6	Known omitted variables	Important unobserved drivers or measurement gaps.	Hidden common causes can invalidate Granger an...

This checklist turns the notebook into a reusable analysis template. The estimator output is only one part of the causal claim; the temporal assumptions and reporting choices are equally important.

Artifact Manifest

The final cell lists the datasets, tables, and figures saved by this notebook.
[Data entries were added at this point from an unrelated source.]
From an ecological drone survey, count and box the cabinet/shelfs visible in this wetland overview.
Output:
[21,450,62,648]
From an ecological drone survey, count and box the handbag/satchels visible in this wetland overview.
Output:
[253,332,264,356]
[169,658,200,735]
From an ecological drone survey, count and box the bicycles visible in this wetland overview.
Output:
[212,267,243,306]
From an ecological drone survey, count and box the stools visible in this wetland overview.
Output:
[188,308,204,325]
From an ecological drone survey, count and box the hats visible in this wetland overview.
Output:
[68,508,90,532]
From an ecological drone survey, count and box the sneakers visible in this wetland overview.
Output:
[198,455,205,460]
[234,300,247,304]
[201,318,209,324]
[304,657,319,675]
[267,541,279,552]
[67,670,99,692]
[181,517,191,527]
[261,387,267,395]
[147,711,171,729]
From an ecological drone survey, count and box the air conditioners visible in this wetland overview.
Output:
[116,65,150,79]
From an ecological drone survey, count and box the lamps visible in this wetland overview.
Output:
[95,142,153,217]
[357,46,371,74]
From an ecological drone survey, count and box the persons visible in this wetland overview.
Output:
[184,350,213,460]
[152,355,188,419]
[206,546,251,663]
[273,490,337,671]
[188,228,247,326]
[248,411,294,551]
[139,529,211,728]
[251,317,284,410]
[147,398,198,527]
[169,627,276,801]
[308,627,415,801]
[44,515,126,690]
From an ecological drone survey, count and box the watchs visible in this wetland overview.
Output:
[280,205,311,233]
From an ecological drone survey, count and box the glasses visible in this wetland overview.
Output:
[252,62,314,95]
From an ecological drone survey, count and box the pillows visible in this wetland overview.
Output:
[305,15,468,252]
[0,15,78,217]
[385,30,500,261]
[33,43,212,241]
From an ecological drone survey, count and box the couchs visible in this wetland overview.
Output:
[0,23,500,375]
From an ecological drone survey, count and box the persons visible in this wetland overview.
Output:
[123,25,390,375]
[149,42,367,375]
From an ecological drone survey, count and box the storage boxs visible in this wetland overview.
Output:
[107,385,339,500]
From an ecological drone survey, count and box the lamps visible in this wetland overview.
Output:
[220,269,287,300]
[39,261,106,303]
This makes it easy to find outputs later without scanning the whole folder.

artifact_paths = sorted(
    list(DATASET_DIR.glob(f"{NOTEBOOK_PREFIX}_*"))
    + list(TABLE_DIR.glob(f"{NOTEBOOK_PREFIX}_*"))
    + list(FIGURE_DIR.glob(f"{NOTEBOOK_PREFIX}_*"))
    + list(REPORT_DIR.glob(f"{NOTEBOOK_PREFIX}_*"))
)
artifact_manifest = pd.DataFrame(
    [
        {
            "artifact_type": path.parent.name,
            "path": str(path.relative_to(OUTPUT_DIR)),
            "size_kb": round(path.stat().st_size / 1024, 2),
        }
        for path in artifact_paths
    ]
)
artifact_manifest.to_csv(TABLE_DIR / f"{NOTEBOOK_PREFIX}_artifact_manifest.csv", index=False)
display(artifact_manifest)

	artifact_type	path	size_kb
0	datasets	datasets/13_lagged_design_matrix.csv	419.63
1	datasets	datasets/13_synthetic_time_series.csv	143.24
2	datasets	datasets/13_synthetic_time_series_standardized...	143.26
3	figures	figures/13_correlation_and_autocorrelation.png	145.52
4	figures	figures/13_granger_lasso_lag_heatmaps.png	125.66
5	figures	figures/13_granger_runtime_sketch.png	61.38
6	figures	figures/13_granger_sample_size_sensitivity.png	57.37
7	figures	figures/13_granger_seed_stability.png	64.47
8	figures	figures/13_granger_threshold_sensitivity.png	68.92
9	figures	figures/13_method_comparison_metrics.png	70.14
10	figures	figures/13_time_series_slice.png	517.58
11	figures	figures/13_true_temporal_graph.png	133.36
12	figures	figures/13_var_lingam_heatmaps.png	165.38
13	tables	tables/13_artifact_manifest.csv	1.66
14	tables	tables/13_autocorrelation.csv	0.32
15	tables	tables/13_contemporaneous_correlation.csv	0.71
16	tables	tables/13_data_audit.csv	0.56
17	tables	tables/13_granger_lasso_edges.csv	0.82
18	tables	tables/13_granger_lasso_metrics.csv	0.24
19	tables	tables/13_granger_runtime_sketch.csv	0.13
20	tables	tables/13_granger_sample_size_sensitivity.csv	0.49
21	tables	tables/13_granger_seed_stability.csv	0.79
22	tables	tables/13_granger_threshold_sensitivity.csv	0.63
23	tables	tables/13_method_comparison_metrics.csv	0.53
24	tables	tables/13_naive_iid_pc_edges.csv	0.11
25	tables	tables/13_package_versions.csv	0.10
26	tables	tables/13_pairwise_granger_match_engagement.csv	0.16
27	tables	tables/13_reporting_checklist.csv	1.10
28	tables	tables/13_time_series_tool_guidance.csv	0.72
29	tables	tables/13_time_step_check.csv	0.09
30	tables	tables/13_true_temporal_edges.csv	0.40
31	tables	tables/13_var_lingam_edges.csv	1.26
32	tables	tables/13_var_lingam_metrics.csv	0.40

The manifest completes the notebook. The core lesson is that time-series causal discovery is about causal timing first and algorithms second: define the lagged target, respect temporal dependence, then use discovery methods as structured hypothesis generators.